* _Aim of the task_: Reproduce word for word the part of the rows below that opens with the first line and closes with the line containing "the rear view mirror at [528,392] <". Include both of those lines.

* _Dataset extract_:

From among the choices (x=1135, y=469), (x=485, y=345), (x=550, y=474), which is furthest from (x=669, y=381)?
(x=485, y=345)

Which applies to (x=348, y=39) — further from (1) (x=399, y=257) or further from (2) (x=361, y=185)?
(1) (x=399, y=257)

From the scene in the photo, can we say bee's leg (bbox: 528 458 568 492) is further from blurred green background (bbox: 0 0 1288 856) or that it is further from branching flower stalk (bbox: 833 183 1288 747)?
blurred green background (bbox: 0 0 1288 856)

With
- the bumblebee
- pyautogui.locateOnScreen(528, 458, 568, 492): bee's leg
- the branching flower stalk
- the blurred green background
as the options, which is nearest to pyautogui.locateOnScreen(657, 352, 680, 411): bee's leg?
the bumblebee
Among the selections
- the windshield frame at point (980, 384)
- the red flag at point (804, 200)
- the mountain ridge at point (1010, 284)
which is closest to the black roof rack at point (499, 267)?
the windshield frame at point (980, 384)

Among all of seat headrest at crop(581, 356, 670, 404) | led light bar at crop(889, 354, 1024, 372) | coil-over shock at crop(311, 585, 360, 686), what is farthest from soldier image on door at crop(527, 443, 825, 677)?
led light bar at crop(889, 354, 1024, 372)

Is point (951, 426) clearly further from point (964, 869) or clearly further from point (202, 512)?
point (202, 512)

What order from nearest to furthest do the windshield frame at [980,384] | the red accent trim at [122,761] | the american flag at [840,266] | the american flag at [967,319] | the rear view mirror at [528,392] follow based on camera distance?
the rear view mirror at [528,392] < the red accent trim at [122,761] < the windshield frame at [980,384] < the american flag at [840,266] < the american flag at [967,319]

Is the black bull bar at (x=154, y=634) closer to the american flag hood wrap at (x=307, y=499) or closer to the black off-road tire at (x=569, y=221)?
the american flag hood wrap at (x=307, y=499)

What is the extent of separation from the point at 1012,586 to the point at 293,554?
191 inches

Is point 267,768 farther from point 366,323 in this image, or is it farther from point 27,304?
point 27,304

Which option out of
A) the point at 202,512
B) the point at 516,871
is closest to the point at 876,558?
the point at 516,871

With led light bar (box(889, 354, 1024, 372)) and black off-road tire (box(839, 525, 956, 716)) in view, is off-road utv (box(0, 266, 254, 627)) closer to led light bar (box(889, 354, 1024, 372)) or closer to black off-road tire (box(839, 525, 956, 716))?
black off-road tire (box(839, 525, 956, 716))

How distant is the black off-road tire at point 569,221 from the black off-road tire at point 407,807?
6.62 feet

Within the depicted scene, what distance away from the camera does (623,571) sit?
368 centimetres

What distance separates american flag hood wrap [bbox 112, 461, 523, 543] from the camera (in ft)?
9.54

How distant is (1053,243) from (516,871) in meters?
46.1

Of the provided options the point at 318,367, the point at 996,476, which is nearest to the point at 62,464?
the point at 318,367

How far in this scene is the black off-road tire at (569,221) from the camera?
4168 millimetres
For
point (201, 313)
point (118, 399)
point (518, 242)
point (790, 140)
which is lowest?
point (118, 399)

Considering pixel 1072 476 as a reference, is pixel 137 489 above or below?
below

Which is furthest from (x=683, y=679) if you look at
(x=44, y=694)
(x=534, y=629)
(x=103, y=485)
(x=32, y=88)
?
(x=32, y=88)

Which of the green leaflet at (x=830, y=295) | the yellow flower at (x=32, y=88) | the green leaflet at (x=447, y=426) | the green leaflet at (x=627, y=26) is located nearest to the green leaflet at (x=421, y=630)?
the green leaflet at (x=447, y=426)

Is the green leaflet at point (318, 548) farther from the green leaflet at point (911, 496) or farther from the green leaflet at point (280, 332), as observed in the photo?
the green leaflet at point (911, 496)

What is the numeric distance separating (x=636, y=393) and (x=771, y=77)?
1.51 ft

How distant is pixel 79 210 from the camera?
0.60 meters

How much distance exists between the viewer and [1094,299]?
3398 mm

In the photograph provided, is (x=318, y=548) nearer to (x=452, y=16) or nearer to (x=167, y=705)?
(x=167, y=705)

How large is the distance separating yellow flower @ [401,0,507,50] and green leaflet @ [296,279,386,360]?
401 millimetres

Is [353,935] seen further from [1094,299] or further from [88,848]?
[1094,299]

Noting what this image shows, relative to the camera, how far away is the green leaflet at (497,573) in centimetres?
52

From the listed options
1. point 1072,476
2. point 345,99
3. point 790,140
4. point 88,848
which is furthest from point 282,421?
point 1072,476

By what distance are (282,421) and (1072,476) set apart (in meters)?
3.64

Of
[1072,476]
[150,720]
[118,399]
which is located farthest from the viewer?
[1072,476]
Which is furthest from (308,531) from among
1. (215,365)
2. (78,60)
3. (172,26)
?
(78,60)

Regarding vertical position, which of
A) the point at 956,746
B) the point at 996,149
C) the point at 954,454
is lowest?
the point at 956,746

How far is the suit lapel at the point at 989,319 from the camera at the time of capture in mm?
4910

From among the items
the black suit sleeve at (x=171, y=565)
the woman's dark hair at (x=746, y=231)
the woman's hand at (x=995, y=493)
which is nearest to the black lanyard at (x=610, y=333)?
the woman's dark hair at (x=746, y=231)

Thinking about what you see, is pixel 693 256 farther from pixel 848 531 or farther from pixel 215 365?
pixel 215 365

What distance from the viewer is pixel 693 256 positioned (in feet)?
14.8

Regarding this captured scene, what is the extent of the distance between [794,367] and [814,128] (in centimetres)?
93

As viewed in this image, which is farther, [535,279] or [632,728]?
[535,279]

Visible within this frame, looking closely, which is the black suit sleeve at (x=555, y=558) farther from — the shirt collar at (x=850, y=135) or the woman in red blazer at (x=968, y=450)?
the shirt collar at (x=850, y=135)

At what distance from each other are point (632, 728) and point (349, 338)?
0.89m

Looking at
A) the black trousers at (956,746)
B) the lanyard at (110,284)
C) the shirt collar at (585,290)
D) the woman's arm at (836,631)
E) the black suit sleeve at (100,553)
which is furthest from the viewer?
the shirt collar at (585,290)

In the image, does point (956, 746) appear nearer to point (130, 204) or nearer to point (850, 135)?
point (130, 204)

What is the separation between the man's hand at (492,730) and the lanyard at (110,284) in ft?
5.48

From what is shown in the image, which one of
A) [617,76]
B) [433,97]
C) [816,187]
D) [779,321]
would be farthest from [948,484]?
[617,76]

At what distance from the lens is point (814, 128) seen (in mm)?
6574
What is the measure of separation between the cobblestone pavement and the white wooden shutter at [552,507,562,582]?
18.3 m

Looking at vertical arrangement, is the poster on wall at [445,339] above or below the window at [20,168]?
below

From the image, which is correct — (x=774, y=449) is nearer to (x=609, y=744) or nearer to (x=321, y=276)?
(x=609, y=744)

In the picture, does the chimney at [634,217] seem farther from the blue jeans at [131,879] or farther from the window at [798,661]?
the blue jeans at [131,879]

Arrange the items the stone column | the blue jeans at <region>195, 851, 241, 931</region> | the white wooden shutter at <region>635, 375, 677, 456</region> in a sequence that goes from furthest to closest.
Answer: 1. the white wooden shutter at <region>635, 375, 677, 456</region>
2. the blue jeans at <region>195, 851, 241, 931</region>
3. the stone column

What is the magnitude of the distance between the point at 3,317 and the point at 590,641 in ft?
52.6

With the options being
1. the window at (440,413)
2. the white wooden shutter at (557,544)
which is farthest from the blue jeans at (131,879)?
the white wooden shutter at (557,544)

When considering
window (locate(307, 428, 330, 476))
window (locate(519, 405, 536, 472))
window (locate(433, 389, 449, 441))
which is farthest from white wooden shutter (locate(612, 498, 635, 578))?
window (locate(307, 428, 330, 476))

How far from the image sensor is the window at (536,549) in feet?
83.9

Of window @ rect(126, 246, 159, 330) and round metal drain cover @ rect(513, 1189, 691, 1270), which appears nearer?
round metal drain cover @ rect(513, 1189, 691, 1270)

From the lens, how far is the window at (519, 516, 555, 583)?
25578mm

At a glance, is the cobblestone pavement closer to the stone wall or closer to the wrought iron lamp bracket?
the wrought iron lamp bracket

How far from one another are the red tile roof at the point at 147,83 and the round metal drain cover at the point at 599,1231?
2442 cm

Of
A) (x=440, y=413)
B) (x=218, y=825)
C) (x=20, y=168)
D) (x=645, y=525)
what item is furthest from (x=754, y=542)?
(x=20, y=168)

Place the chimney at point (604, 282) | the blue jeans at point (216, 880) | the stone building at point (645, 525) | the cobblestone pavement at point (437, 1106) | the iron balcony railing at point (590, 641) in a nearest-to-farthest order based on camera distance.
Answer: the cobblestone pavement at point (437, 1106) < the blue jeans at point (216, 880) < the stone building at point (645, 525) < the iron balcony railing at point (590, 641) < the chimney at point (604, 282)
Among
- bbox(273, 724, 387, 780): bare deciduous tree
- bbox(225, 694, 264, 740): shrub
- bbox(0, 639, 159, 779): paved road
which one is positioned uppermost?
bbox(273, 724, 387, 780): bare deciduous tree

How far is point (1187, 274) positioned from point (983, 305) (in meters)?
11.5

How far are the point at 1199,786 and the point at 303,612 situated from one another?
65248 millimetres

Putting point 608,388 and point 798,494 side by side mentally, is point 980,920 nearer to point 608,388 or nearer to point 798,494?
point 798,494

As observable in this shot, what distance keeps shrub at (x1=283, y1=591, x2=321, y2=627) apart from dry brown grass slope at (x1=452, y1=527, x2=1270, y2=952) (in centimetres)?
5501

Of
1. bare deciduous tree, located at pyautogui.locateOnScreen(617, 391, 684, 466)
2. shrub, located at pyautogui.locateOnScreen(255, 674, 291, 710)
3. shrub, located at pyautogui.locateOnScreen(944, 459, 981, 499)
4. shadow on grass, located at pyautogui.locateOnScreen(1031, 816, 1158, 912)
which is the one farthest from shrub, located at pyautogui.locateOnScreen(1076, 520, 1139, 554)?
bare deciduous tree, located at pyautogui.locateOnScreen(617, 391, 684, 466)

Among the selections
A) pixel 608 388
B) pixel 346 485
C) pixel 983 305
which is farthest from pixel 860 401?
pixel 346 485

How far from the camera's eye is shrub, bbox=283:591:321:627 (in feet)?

* _Complete response_:
From among the choices (x=1135, y=469), (x=485, y=345), (x=550, y=474), which is furthest from (x=669, y=381)?
(x=485, y=345)

Which applies to (x=348, y=39) — further from (1) (x=399, y=257) or further from (2) (x=361, y=185)?
(1) (x=399, y=257)

From the scene in the photo, can we say bee's leg (bbox: 528 458 568 492) is further from blurred green background (bbox: 0 0 1288 856) or that it is further from branching flower stalk (bbox: 833 183 1288 747)?
blurred green background (bbox: 0 0 1288 856)

With
- the bumblebee
- pyautogui.locateOnScreen(528, 458, 568, 492): bee's leg
- the branching flower stalk
- the blurred green background
as the options, which is nearest to pyautogui.locateOnScreen(657, 352, 680, 411): bee's leg?
the bumblebee
Among the selections
- the windshield frame at point (980, 384)
- the red flag at point (804, 200)
- the mountain ridge at point (1010, 284)
which is closest to the black roof rack at point (499, 267)?
the windshield frame at point (980, 384)

Among all of seat headrest at crop(581, 356, 670, 404) | led light bar at crop(889, 354, 1024, 372) | coil-over shock at crop(311, 585, 360, 686), what is farthest from soldier image on door at crop(527, 443, 825, 677)?
led light bar at crop(889, 354, 1024, 372)

Is point (951, 426) clearly further from point (964, 869) or clearly further from point (202, 512)?
point (202, 512)

What order from nearest to furthest do the windshield frame at [980,384] | the red accent trim at [122,761] | the american flag at [840,266] | the american flag at [967,319] | the rear view mirror at [528,392] follow based on camera distance?
the rear view mirror at [528,392] < the red accent trim at [122,761] < the windshield frame at [980,384] < the american flag at [840,266] < the american flag at [967,319]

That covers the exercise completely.